O disco começa bem com Tive razão, do próprio Jorge. Com Pretinho da Serrinha no cavaquinho, instrumento proeminente na canção, o samba é a cara do autor: repleto de gírias, balanço e melodia cativante, promete uma série e tanto. Mania de peitão, a faixa seguinte, é assinada por Seu Jorge e Bento Amorim e mantém o bom nível. Traz letra nos moldes de Doidinha pra ter neném, da época do Farofa, também se segura pelo cavaquinho e tem direito a Ai que saudades de Amélia como canção incidental.
Chatterton, de Seu Jorge e Dani Costa, versão revisitada para a Chatterton de Serge Gainsbourg, vale pela cuíca indomável de Pretinho da Serrinha (o músico acompanha o cantor e compositor em quase todas as faixas, alternando-se entre cavaquinho e percussão), mas a interpretação de Seu Jorge beira o teatral, de tão exagerada. Depois vem Fiore de la città, de Robertinho Brant, com letra em italiano e batida bossa-novística. Pouco depois, Don't, de Leiber e Stoller, faz o ouvinte se perguntar se o crooner, dessa vez atacando no inglês, não foi afoito demais na afirmação da sua globalidade.

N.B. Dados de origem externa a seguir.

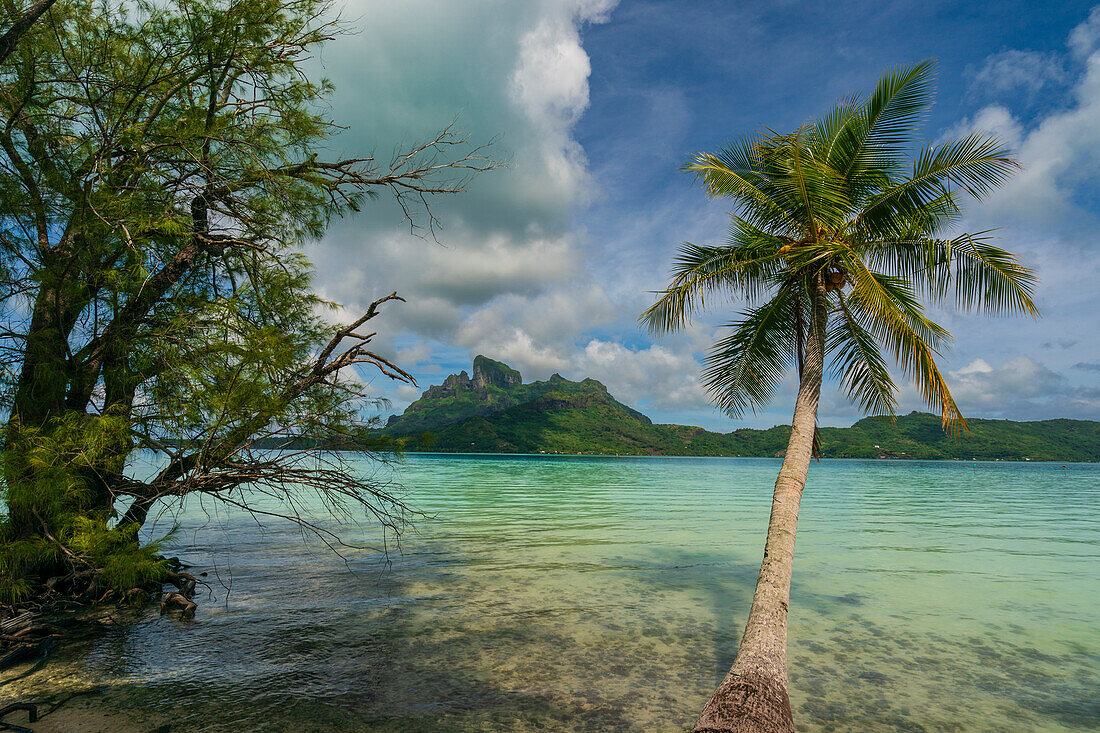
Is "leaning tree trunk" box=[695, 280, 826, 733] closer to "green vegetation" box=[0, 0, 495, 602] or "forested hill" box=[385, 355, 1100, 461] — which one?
"green vegetation" box=[0, 0, 495, 602]

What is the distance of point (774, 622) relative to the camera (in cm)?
521

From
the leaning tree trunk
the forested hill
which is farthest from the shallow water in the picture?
the forested hill

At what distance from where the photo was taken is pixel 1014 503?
106 feet

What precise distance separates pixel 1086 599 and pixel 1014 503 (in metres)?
28.4

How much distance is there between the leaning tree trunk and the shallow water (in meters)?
1.15

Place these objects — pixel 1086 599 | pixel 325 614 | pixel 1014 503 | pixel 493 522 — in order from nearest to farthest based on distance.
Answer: pixel 325 614, pixel 1086 599, pixel 493 522, pixel 1014 503

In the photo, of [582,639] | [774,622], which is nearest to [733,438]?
[582,639]

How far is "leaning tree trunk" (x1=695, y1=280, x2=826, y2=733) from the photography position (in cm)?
425

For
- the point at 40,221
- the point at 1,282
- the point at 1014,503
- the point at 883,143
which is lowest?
the point at 1014,503

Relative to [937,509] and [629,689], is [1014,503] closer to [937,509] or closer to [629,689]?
[937,509]

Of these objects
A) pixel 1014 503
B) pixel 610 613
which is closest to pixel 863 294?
pixel 610 613

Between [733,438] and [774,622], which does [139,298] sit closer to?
[774,622]

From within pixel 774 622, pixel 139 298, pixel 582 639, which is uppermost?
pixel 139 298

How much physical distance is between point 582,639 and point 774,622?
340 cm
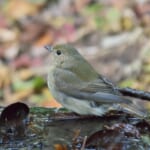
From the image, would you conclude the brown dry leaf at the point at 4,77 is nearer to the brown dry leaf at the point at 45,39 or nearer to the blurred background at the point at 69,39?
the blurred background at the point at 69,39

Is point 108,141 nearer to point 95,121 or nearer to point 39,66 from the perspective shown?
point 95,121

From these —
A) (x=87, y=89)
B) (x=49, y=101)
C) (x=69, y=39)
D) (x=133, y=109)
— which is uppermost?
(x=69, y=39)

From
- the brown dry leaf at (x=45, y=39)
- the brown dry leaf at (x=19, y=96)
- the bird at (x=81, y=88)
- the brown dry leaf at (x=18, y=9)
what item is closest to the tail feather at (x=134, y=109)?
the bird at (x=81, y=88)

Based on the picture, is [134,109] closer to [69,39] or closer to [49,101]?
[49,101]

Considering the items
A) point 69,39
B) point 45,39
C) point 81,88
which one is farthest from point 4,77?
point 81,88

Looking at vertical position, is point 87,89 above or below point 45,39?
below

Em voz e violão, São Gonça, que Seu Jorge gravou ainda no Faroda Carioca, é uma das pérolas do disco. Além de letra pra lá de fofa, traz uma interpretação bastante sincera, sem as estripulias necessárias ao ritmo da antiga versão. Releitura honestíssima.
Bola de meia, de Duani, do Forróçacana, também é uma boa aposta. "Fui em quem te dei/ O primeiro beijo/ O primeiro toque/A primeira canção/ Se realmente quer ficar comigo/ Não faz bola de meia do coração". Não é a cara do Seu Jorge? Com Robertinho Brant no violão, a canção, ainda que bem resolvida em versão crua, renderia um excelente pagode.
Eu sou favela, de Noca da Portela e Sergio Mosca, fecha bem o disco. Apesar de nos fazer sentir saudade da versão imortalizada por Bezerra da Silva, merecendo arranjos mais elaborados, arremata com clareza a proposta estética do produtor Gringo da Parada: simplicidade para violão, cavaquinho, baixo, synth e percussão.